Every once in a while your magazine has an article that is truly out of the ordinary, and Richard W. Johnston's is one of them. As I read the story, I tried hard to figure out Fred Mundy's thinking and rationalizing after he had become lost. Now that I have finished, I feel that only two explanations have plausibility. The first is that Rancher-Searcher Andy Meling is correct: "No one could have made so many mistakes without a purpose. This was his destiny." The second, and the one I have more of a tendency to believe, is that Mundy lost control of his faculties in the desert heat after he abandoned his bike.
New York City
THE LONG BEACH CASE
427: A Case in Point (June 10) presents several questions for all of us in the coaching profession to ponder:
1) Who is supposed to derive the benefits from any school athletic program?

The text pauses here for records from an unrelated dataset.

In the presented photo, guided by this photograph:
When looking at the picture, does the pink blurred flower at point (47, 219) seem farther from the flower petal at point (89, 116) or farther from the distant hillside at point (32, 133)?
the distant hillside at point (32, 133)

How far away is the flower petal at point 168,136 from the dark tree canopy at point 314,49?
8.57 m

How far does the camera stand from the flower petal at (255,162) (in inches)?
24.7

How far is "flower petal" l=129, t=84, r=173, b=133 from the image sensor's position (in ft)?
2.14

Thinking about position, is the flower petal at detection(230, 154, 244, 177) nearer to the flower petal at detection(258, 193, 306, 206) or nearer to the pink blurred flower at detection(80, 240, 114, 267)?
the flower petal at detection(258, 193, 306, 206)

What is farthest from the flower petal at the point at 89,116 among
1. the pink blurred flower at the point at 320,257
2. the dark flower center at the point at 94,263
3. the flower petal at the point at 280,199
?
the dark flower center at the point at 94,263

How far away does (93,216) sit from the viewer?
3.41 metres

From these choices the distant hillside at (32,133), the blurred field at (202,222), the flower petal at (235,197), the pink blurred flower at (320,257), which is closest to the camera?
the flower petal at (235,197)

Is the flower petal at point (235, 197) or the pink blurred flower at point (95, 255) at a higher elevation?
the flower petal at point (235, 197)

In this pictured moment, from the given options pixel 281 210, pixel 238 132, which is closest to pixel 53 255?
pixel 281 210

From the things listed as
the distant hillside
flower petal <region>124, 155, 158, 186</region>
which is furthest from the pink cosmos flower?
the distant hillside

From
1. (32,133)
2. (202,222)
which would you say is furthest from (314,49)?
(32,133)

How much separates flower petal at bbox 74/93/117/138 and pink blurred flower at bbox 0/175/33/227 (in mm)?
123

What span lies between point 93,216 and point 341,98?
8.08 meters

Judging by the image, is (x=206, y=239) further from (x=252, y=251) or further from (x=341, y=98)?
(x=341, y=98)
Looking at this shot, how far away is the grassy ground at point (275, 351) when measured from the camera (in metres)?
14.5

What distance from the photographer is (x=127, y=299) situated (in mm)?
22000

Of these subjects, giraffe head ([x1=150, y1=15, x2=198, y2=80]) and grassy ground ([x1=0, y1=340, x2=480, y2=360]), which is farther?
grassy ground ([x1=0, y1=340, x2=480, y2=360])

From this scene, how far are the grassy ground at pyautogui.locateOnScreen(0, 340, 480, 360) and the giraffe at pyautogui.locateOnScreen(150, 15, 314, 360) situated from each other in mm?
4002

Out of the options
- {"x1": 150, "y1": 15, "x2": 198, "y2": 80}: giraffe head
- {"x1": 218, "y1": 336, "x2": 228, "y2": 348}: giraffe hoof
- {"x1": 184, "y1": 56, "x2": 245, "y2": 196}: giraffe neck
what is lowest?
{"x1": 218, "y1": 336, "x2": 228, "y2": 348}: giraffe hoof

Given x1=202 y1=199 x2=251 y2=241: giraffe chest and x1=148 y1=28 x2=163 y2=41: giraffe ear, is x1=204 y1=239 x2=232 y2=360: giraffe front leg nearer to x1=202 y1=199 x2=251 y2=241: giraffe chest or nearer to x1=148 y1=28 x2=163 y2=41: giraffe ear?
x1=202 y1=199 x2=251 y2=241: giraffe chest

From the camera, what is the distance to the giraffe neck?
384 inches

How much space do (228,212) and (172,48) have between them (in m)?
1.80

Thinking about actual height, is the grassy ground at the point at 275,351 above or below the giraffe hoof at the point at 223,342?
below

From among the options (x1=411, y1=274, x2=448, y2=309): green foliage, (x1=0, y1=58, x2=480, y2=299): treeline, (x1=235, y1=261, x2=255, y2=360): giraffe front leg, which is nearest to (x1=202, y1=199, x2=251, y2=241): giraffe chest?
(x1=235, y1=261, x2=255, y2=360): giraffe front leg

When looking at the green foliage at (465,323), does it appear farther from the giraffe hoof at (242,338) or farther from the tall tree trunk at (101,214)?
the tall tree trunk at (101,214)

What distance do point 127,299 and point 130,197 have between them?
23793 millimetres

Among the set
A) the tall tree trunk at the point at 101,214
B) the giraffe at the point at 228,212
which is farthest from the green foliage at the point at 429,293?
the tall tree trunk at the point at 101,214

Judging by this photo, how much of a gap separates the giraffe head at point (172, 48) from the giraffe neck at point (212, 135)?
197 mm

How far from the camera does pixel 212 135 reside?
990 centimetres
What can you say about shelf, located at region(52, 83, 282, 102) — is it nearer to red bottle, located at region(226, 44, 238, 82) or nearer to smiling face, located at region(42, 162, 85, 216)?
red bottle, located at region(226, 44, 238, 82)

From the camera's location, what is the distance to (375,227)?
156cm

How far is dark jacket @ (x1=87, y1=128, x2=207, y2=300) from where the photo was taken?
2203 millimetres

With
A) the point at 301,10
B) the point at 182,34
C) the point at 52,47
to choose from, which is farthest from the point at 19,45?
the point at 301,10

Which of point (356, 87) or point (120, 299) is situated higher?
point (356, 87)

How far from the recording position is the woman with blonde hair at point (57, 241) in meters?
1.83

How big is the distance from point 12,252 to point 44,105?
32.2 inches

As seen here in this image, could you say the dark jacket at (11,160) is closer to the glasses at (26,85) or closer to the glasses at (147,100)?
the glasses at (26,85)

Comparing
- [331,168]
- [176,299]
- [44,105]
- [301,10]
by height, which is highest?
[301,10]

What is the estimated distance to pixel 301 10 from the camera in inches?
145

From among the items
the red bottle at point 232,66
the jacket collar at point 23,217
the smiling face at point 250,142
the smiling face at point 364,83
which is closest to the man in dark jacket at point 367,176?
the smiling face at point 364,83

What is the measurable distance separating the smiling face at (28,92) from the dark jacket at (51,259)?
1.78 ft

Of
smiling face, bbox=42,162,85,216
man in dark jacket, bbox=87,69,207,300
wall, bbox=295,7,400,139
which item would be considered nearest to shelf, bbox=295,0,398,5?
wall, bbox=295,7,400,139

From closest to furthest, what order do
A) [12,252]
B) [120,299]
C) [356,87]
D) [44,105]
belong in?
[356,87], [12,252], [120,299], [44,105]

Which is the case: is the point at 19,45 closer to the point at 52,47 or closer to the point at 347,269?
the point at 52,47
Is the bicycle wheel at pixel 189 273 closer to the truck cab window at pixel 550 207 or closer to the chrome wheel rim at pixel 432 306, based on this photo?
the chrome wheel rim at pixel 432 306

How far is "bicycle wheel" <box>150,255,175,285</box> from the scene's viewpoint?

2) Who is supposed to derive the benefits from the overall educational programs?
3) Who gets hurt the most when these programs are poorly administered?
4) Who is being exploited by some of the intercollegiate athletic programs?
5) Who is learning every day from the example set by the teachers in our educational programs?
6) What is the one ingredient of every educational setting that, if it were eliminated, would also eliminate any need whatsoever for gyms, football fields, pools, offices, classrooms, labs, coaches, presidents, athletic directors, etc.?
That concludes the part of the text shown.